** start Data records **

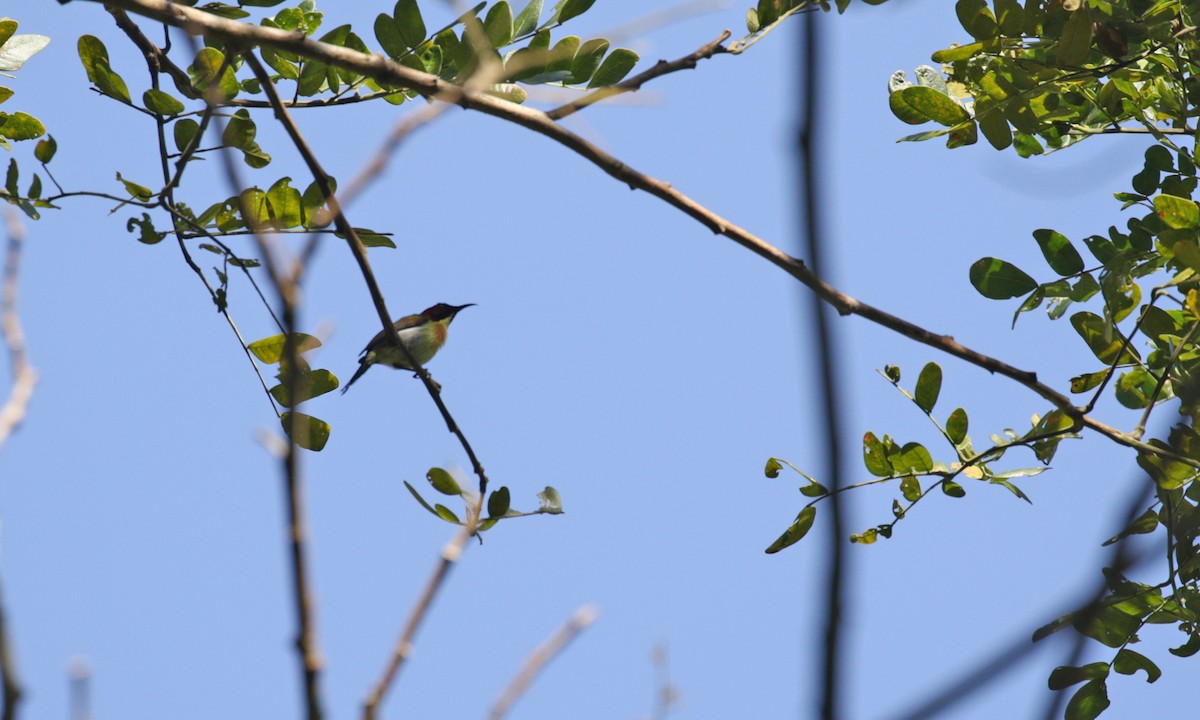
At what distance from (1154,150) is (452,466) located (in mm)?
2247

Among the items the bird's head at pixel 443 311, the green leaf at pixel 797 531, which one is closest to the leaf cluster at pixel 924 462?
the green leaf at pixel 797 531

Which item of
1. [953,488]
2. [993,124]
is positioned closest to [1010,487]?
[953,488]

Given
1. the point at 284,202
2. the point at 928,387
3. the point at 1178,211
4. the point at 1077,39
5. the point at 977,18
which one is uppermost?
the point at 284,202

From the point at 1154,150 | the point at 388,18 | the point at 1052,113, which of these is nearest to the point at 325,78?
the point at 388,18

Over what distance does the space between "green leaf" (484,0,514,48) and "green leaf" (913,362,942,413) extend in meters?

** end Data records **

▸ **Written task**:
Reproduce the listing above word for word, leaving out the picture.

▸ **Task output**:
At what distance from (1154,150) is (452,466) located (in mm)?
2247

Among the items the bird's head at pixel 443 311, the green leaf at pixel 797 531, which one is closest to the leaf cluster at pixel 924 462?
the green leaf at pixel 797 531

Which item of
1. [953,488]
2. [993,124]
is positioned closest to [1010,487]?
[953,488]

Given
1. the point at 284,202
2. the point at 928,387
3. the point at 1178,211
4. the point at 1077,39
5. the point at 977,18
which one is uppermost?
the point at 284,202

From the point at 1154,150 | the point at 388,18 | the point at 1052,113, which of these is nearest to the point at 325,78?
the point at 388,18

Over what distance does the space between "green leaf" (484,0,514,48) and "green leaf" (913,362,942,413) extend in meters?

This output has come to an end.